Text segment –
((
The official Opposition support the Bill, which is a necessary and important measure in ensuring that all our fellow citizens have the best possible chance of getting up in the morning, going to work and coming back without in any way being injured or even, God forbid, suffering a fatality.

1.58 pm

The Parliamentary Under-Secretary of State for Work and Pensions (Mrs. Anne McGuire): I congratulate my right hon. Friend the Member for Streatham (Keith Hill). I am pleased that he has decided to introduce and take forward the measures in this Bill. I am delighted that he recognised the efforts of some of his predecessors, particularly my hon. Friend the Member for Caerphilly (Mr. David), who was the most recent Member to try to deal with these issues. I also thank my right hon. Friend for his comments about the support that he has received from the Department for Work and Pensions and health and safety officials. I congratulate him on his comprehensive and detailed exposition of the terms and implications of his Bill, which was exemplary—although I would not have expected anything less from him. I am glad that his talents and skills, which were well recognised in his previous role, have now been exposed to us all in his new, or resumed, role as a Back Bencher.
))
Dataset records –
((
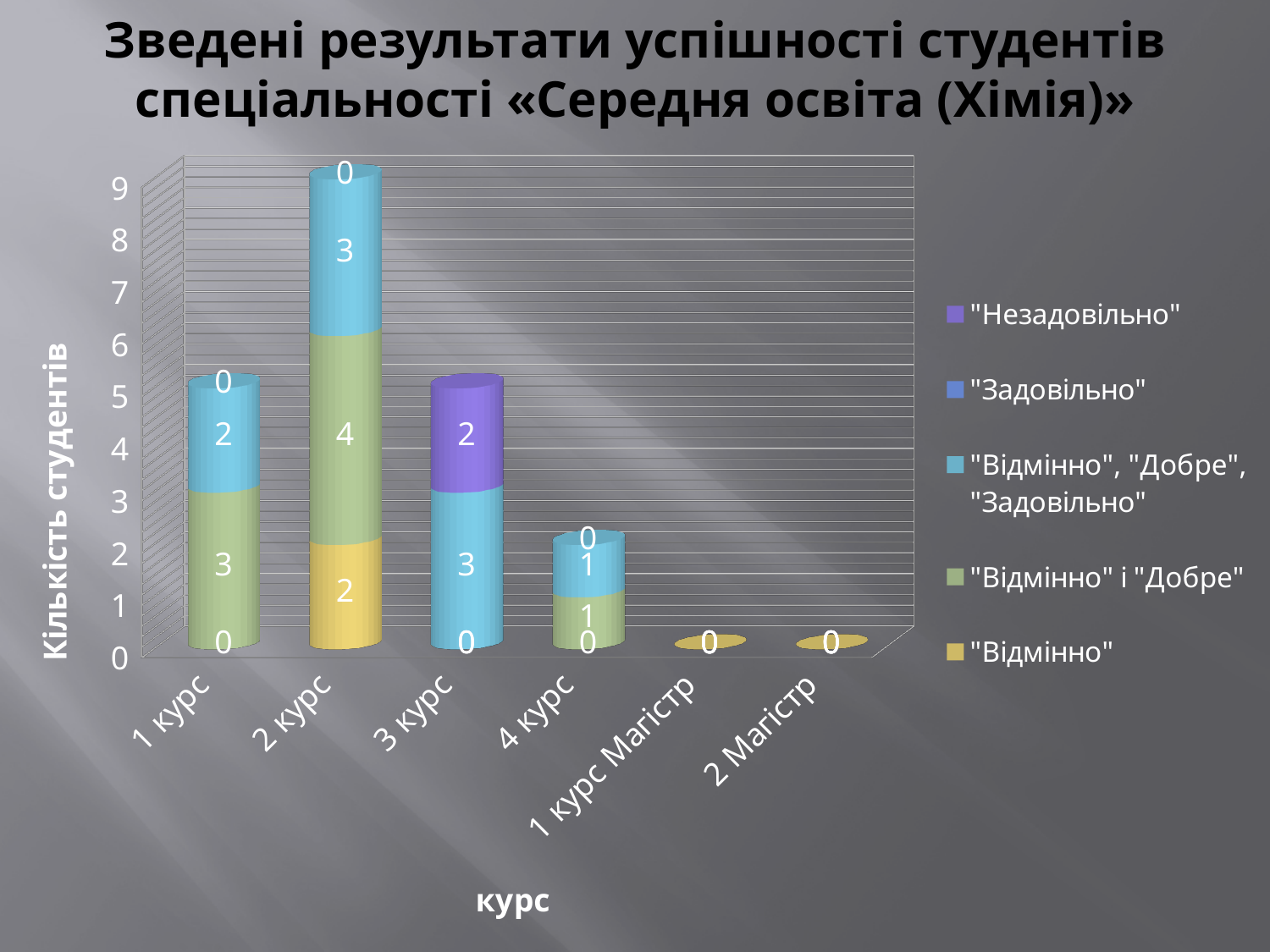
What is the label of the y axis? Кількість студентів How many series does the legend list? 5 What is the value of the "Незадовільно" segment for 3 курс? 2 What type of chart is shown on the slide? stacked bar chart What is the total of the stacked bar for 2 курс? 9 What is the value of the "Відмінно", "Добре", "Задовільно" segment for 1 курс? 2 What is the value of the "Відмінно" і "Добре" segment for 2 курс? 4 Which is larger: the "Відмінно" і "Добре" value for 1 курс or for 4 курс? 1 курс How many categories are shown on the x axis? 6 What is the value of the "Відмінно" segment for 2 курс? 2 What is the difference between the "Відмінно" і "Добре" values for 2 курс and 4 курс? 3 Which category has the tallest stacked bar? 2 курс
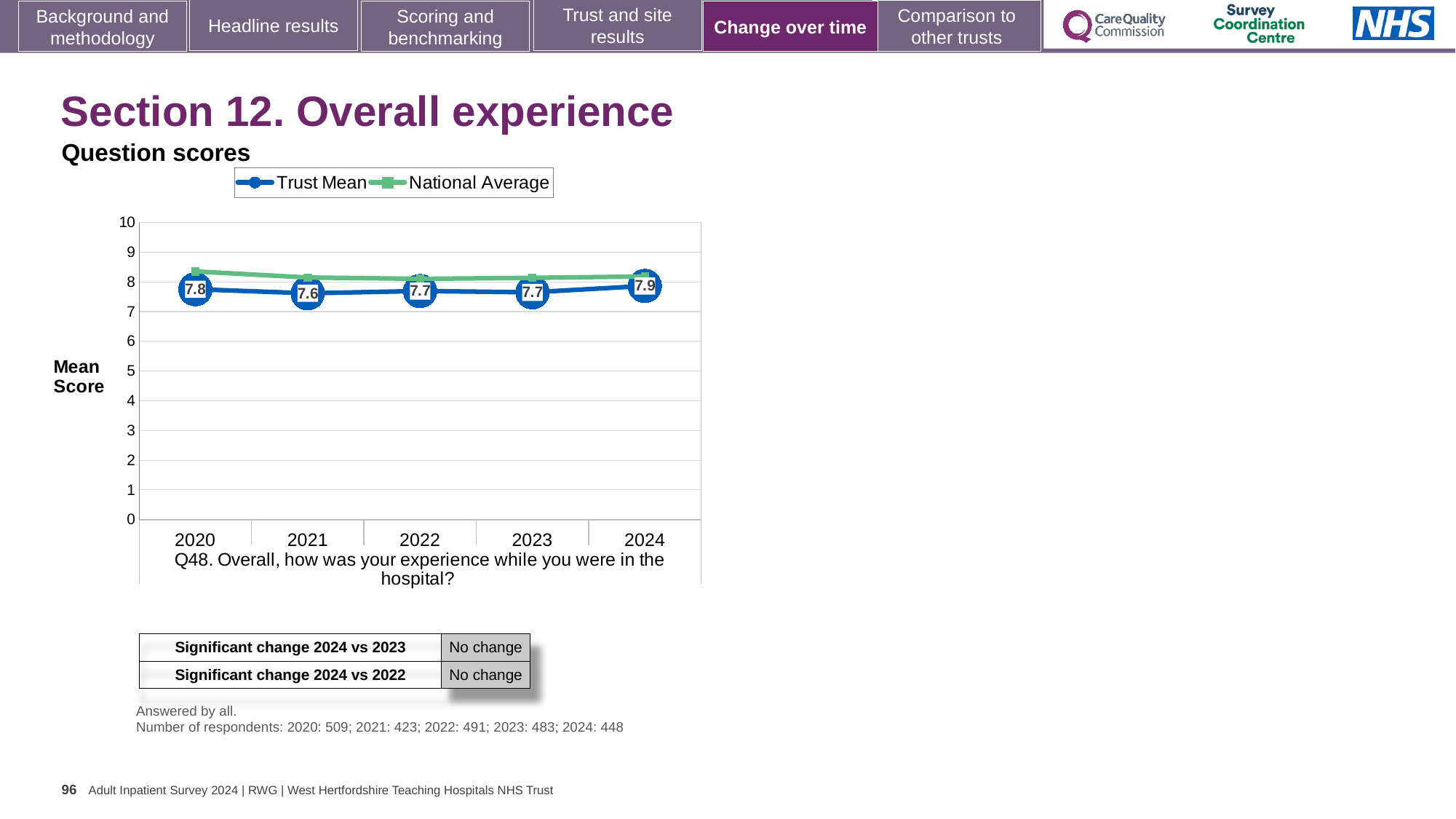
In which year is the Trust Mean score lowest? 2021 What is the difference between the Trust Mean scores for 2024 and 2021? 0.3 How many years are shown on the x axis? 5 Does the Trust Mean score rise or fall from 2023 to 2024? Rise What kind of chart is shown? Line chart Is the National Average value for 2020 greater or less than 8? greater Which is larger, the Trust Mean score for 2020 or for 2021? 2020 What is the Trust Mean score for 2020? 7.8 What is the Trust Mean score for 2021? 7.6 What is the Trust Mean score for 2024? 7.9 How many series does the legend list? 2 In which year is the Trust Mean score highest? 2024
))
((
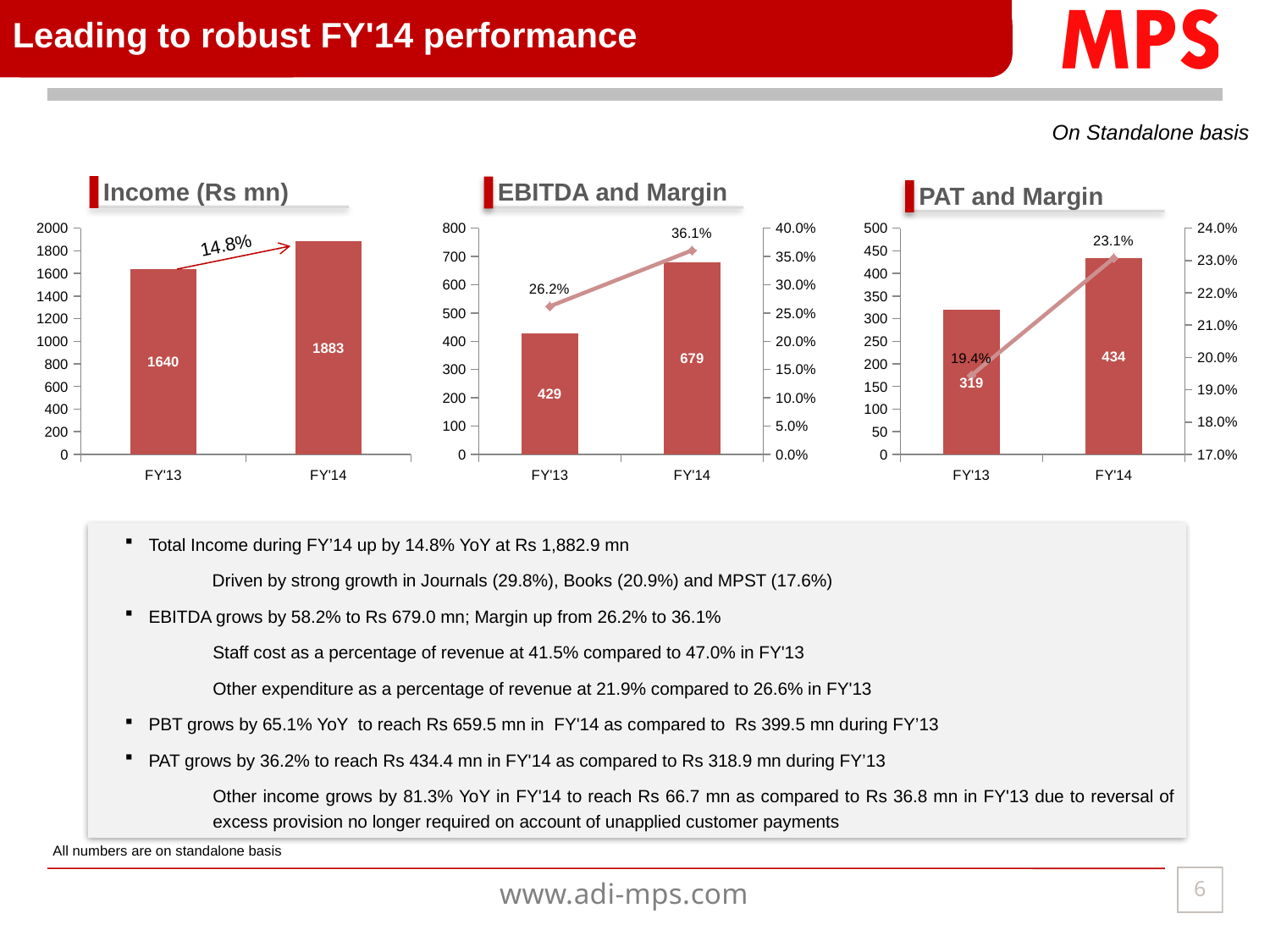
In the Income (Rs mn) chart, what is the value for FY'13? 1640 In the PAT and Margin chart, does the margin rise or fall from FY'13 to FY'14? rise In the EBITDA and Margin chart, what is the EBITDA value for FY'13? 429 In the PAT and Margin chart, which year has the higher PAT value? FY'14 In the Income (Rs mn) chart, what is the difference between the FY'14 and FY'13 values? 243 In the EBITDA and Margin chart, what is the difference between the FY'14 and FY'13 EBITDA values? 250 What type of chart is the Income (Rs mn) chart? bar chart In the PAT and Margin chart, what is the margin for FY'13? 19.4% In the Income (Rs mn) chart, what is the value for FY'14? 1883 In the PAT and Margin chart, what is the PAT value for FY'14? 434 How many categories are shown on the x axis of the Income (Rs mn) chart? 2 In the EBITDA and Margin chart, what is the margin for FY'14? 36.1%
))
Instruction 1 – In the parliamentary debate text, who does the Under-Secretary name as the most recent Member to try to deal with these issues?
Instruction 2 – Write out the part of the parliamentary debate text starting with "The official Opposition" and going on through "suffering a fatality.".
Instruction 3 – Carry on the parliamentary debate text from the point where it stops.

Answer space 1 – Her hon. Friend the Member for Caerphilly, Mr. David.

Answer space 2 –
The official Opposition support the Bill, which is a necessary and important measure in ensuring that all our fellow citizens have the best possible chance of getting up in the morning, going to work and coming back without in any way being injured or even, God forbid, suffering a fatality.

Answer space 3 –
I welcome the support of the hon. Member for South-West Bedfordshire (Andrew Selous) for the Bill. Most of what he said was valuable. However, it was a pity that he tried to drag across the old myth about health and safety, sometimes expressed in the newspapers, that things are always the fault of the Health and Safety Executive. He almost perpetuated some of the myths that he identified in the letters to which he referred. I want to make it clear that the HSE is not against children getting skint knees—that might be a Scottish expression, Mr. Deputy Speaker; it means grazed. We are not against poppies having pins in them either. Last October and November, it was suggested that one of the big charities had changed the style of its poppies because health and safety people said that it could not put pins in the back of them. That was palpably untrue. The charity did not identify that problem and the HSE knew nothing about the story.